§ Problem to work on
Rewrite all of the records below, replacing every occurrence of "grassy clearing" with "open meadow" and leaving the rest of the text unchanged. Omit the pictures from your version.

§ Input for this task
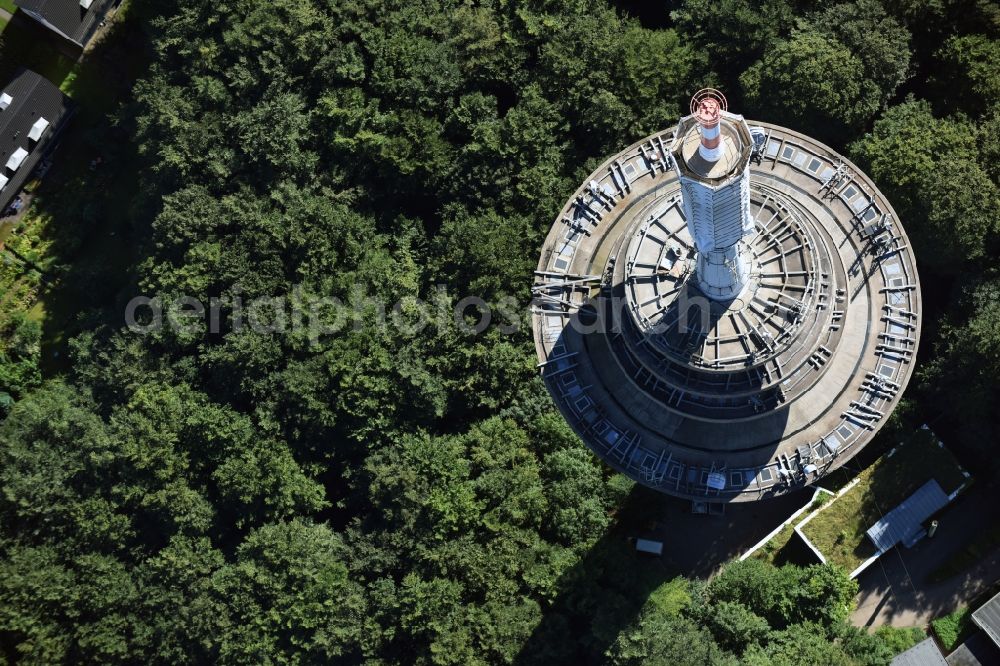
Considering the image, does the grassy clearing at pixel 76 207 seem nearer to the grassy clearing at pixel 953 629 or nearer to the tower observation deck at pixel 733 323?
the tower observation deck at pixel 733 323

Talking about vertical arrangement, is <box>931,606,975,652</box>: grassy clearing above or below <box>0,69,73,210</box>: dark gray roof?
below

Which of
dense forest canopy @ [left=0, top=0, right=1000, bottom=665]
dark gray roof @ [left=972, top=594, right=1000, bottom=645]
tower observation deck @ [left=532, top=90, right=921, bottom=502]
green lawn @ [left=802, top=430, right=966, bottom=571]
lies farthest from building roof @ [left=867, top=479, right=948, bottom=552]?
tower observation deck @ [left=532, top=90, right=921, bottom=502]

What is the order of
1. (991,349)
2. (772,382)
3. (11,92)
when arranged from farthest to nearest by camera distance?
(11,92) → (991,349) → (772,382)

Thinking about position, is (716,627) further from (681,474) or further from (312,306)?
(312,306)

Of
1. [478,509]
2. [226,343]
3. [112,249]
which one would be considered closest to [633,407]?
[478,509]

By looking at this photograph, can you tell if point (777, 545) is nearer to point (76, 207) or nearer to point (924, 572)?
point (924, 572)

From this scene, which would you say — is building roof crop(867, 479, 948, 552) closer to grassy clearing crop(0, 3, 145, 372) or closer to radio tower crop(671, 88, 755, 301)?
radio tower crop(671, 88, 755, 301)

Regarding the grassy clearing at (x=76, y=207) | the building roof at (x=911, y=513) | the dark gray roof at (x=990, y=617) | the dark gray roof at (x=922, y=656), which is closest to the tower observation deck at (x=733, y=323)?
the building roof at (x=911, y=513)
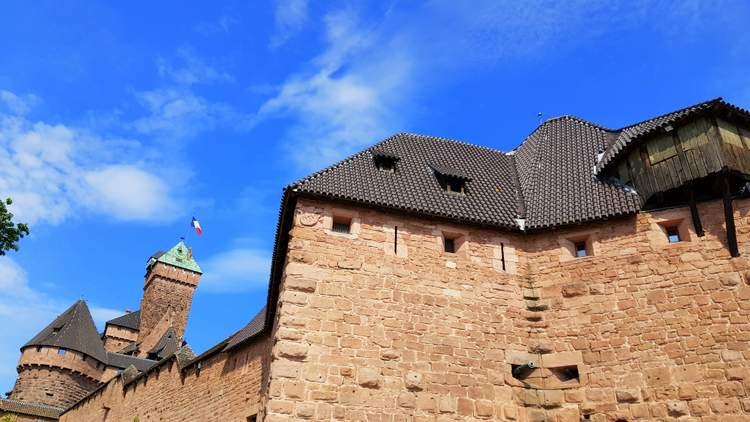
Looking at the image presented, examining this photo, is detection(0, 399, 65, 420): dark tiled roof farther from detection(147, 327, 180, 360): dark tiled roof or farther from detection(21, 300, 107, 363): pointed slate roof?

§ Task solution
Considering the image, does the open meadow at pixel 76 207 seem nearer to the open meadow at pixel 953 629 or nearer to the tower observation deck at pixel 733 323?
the tower observation deck at pixel 733 323

Talking about vertical arrangement, is <box>931,606,975,652</box>: open meadow above or below <box>0,69,73,210</box>: dark gray roof?
below

Which of
dense forest canopy @ [left=0, top=0, right=1000, bottom=665]
dark gray roof @ [left=972, top=594, right=1000, bottom=645]
tower observation deck @ [left=532, top=90, right=921, bottom=502]
green lawn @ [left=802, top=430, right=966, bottom=571]
lies farthest from building roof @ [left=867, top=479, right=948, bottom=552]?
tower observation deck @ [left=532, top=90, right=921, bottom=502]

What is the order of
1. (991,349)
2. (772,382)
3. (11,92)
when arranged from farthest to nearest by camera distance?
(11,92) → (991,349) → (772,382)

Thinking about position, is (716,627) further from (681,474) or further from (312,306)?
(312,306)

Of
1. [478,509]
2. [226,343]
3. [112,249]
which one would be considered closest to [633,407]?
[478,509]

By looking at this photograph, can you tell if point (777, 545) is nearer to point (76, 207) or nearer to point (924, 572)?
point (924, 572)

From this scene, which would you say — is building roof crop(867, 479, 948, 552) closer to open meadow crop(0, 3, 145, 372) or closer to radio tower crop(671, 88, 755, 301)?
radio tower crop(671, 88, 755, 301)

Regarding the open meadow at (x=76, y=207) | the building roof at (x=911, y=513) | the dark gray roof at (x=990, y=617) | the dark gray roof at (x=922, y=656), which is closest to the tower observation deck at (x=733, y=323)?
the building roof at (x=911, y=513)
Looking at the image presented, examining this photo, is detection(0, 399, 65, 420): dark tiled roof farther from detection(147, 327, 180, 360): dark tiled roof or farther from detection(21, 300, 107, 363): pointed slate roof?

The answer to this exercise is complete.